*** Information given ***
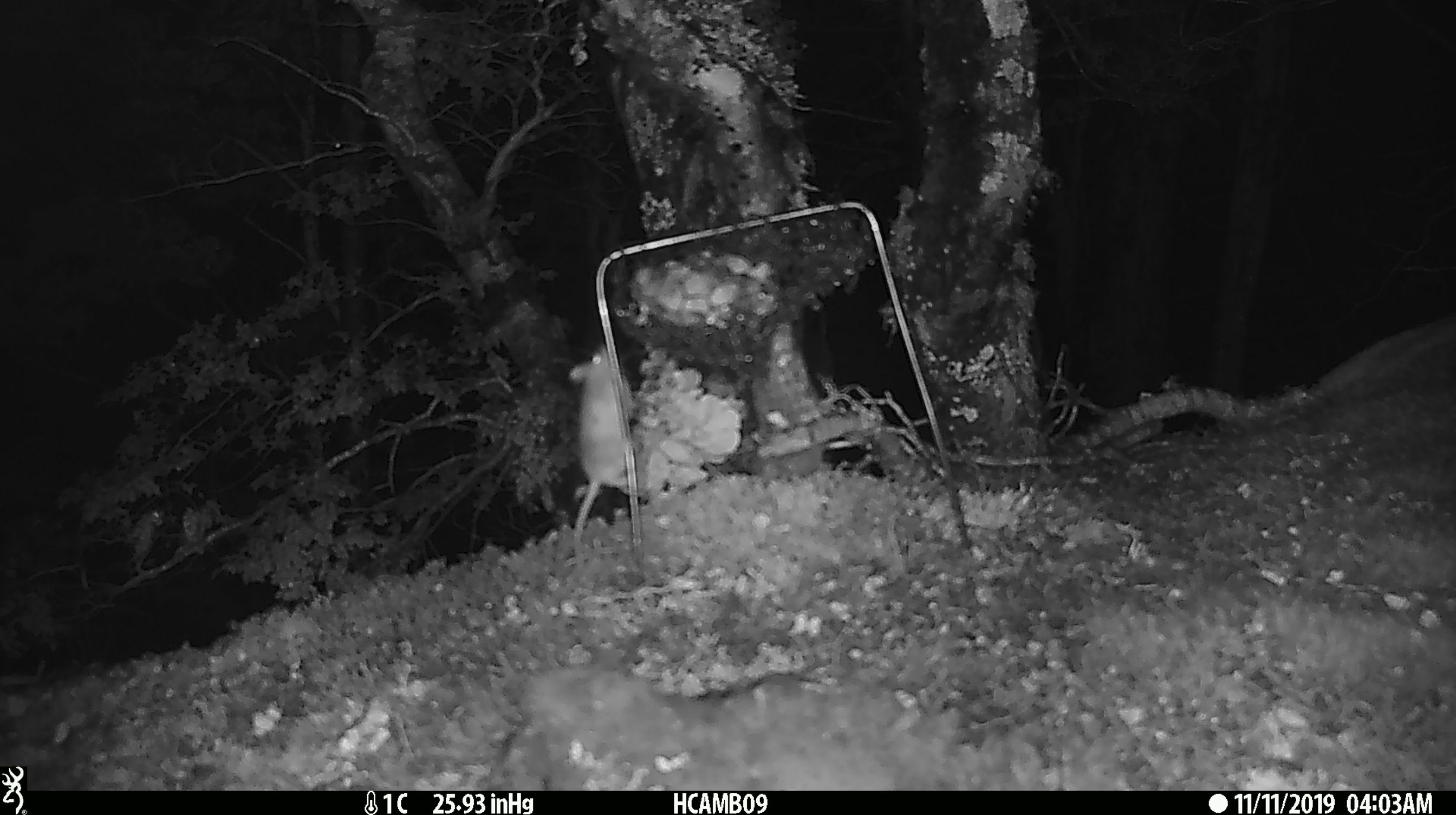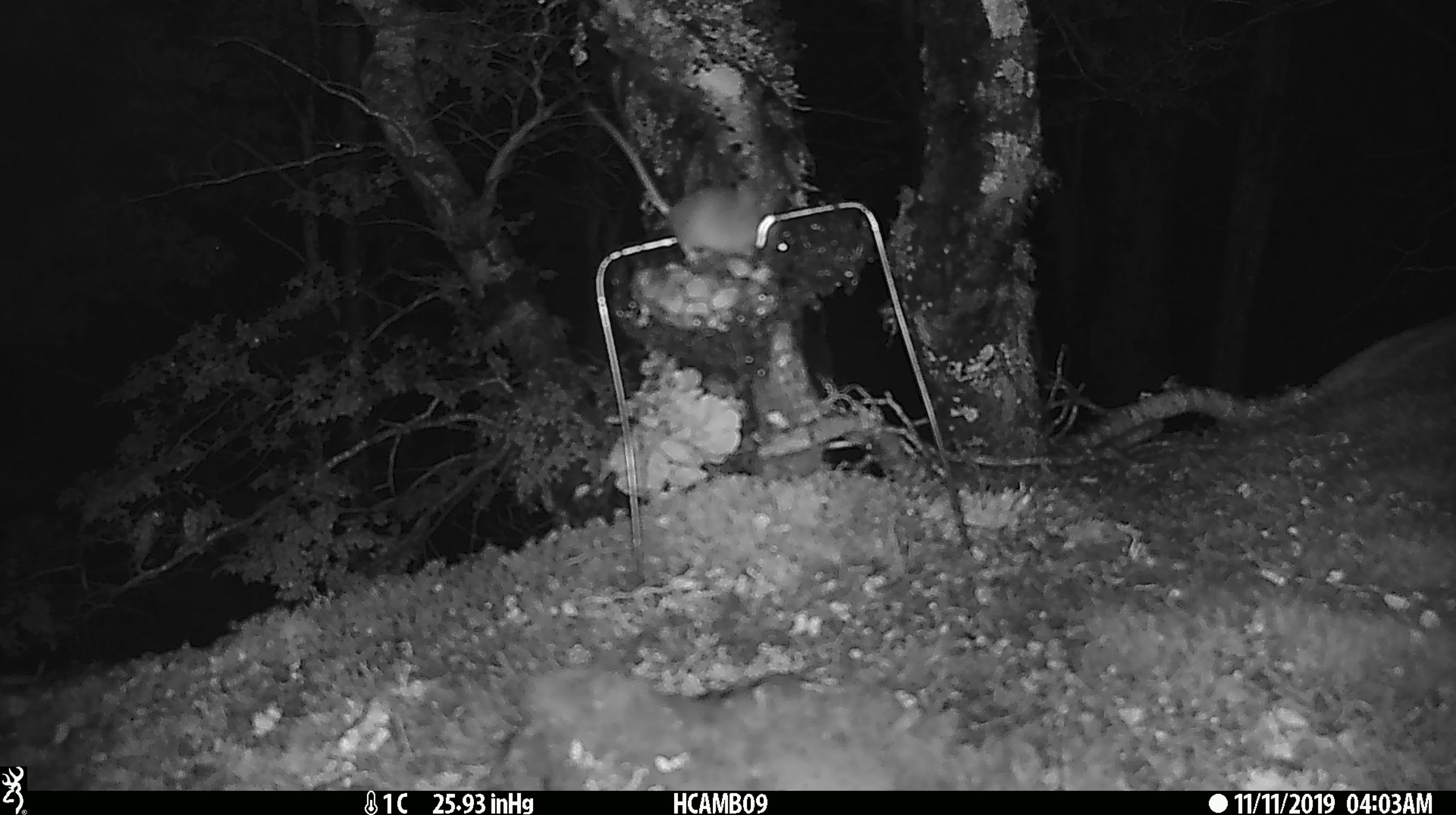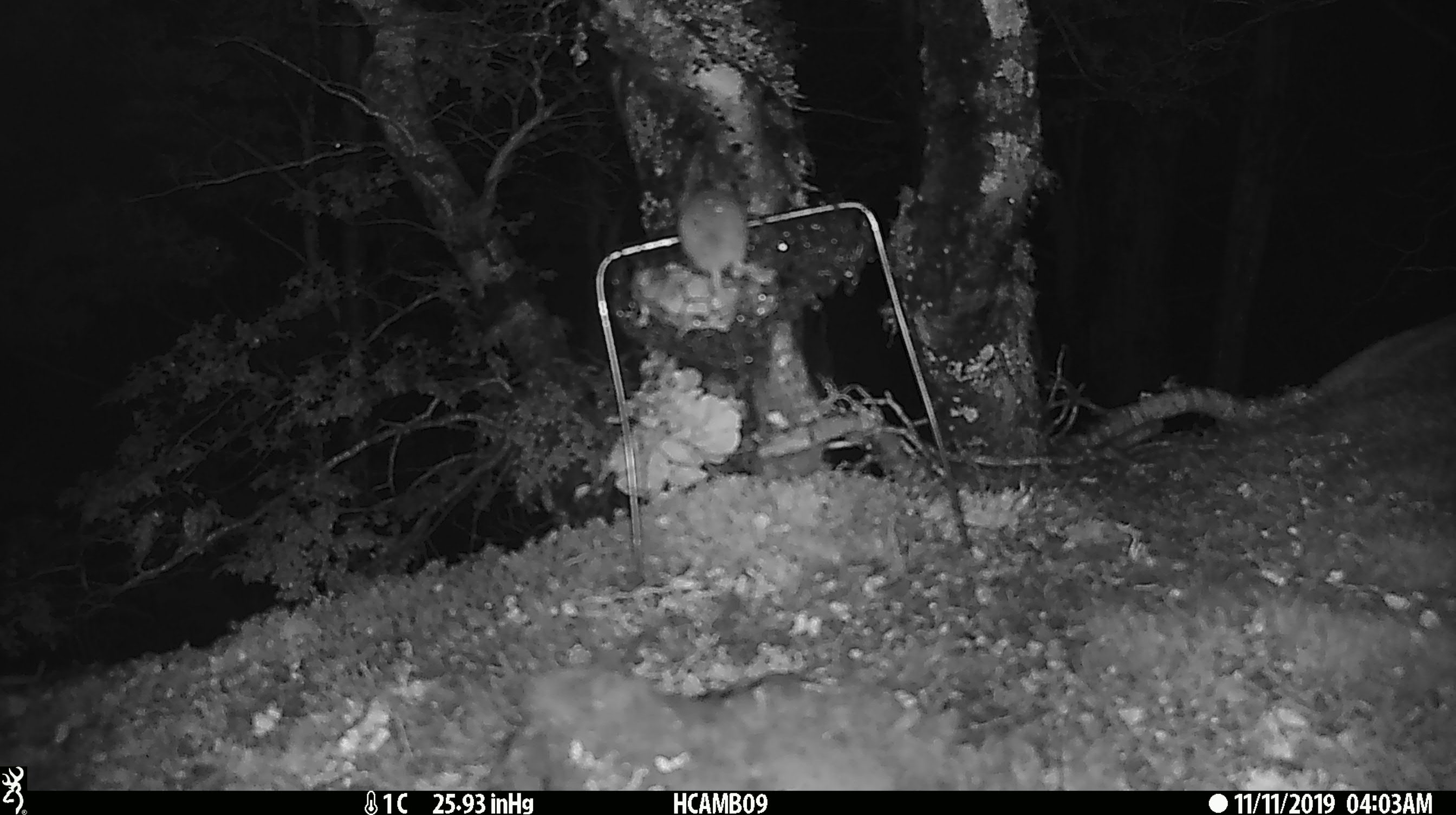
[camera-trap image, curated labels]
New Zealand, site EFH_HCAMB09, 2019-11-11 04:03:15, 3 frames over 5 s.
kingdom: Animalia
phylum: Chordata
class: Mammalia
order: Rodentia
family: Muridae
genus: Mus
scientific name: Mus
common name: mouse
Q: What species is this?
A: Mouse (Mus).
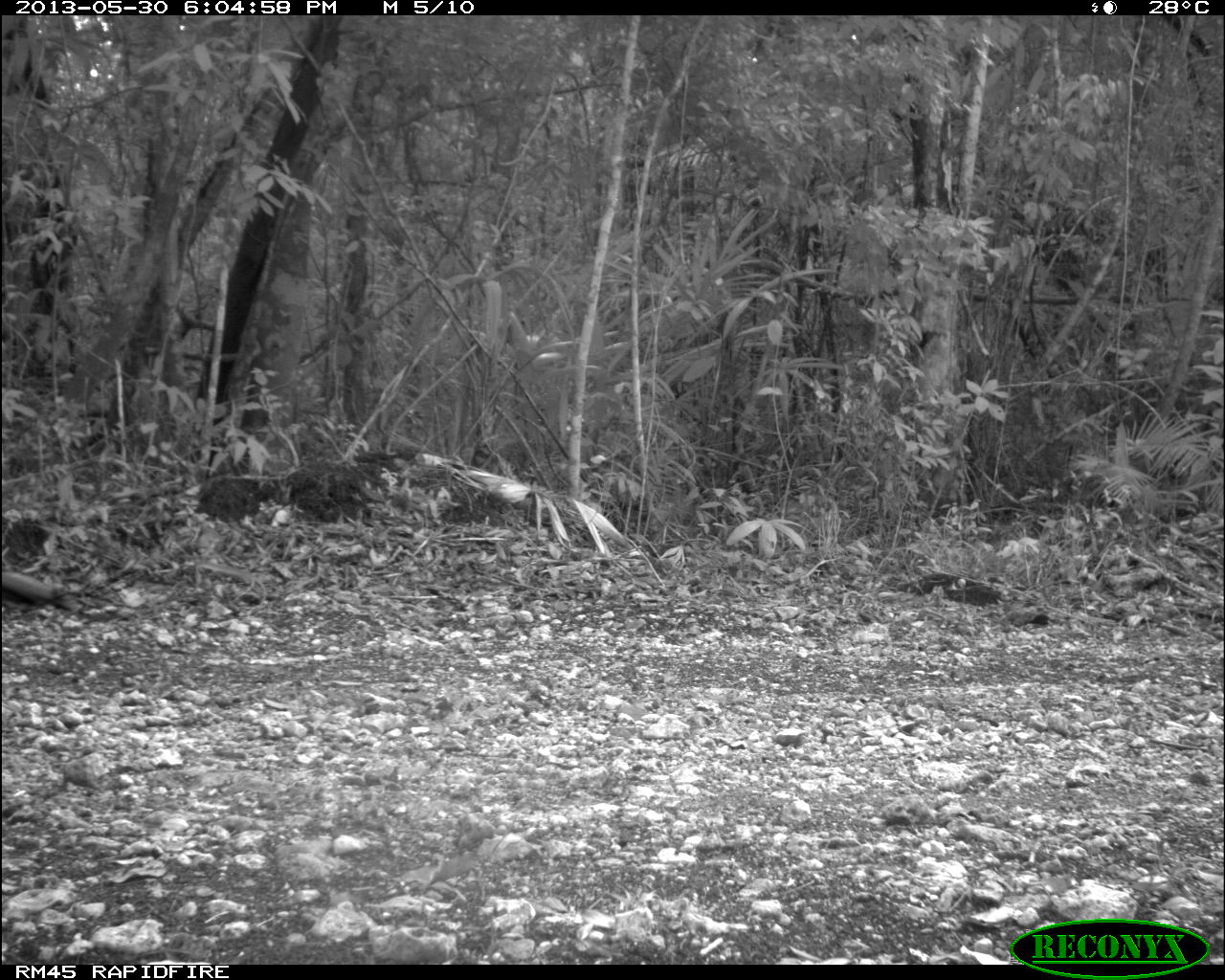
***
_Your instructions_: This calls for each record above to be set down exactly, with the images skipped.

_Solution for this exercise_:
[camera-trap image, curated labels]
New Zealand, site EFH_HCAMB09, 2019-11-11 04:03:15, 3 frames over 5 s.
kingdom: Animalia
phylum: Chordata
class: Mammalia
order: Rodentia
family: Muridae
genus: Mus
scientific name: Mus
common name: mouse
Q: What species is this?
A: Mouse (Mus).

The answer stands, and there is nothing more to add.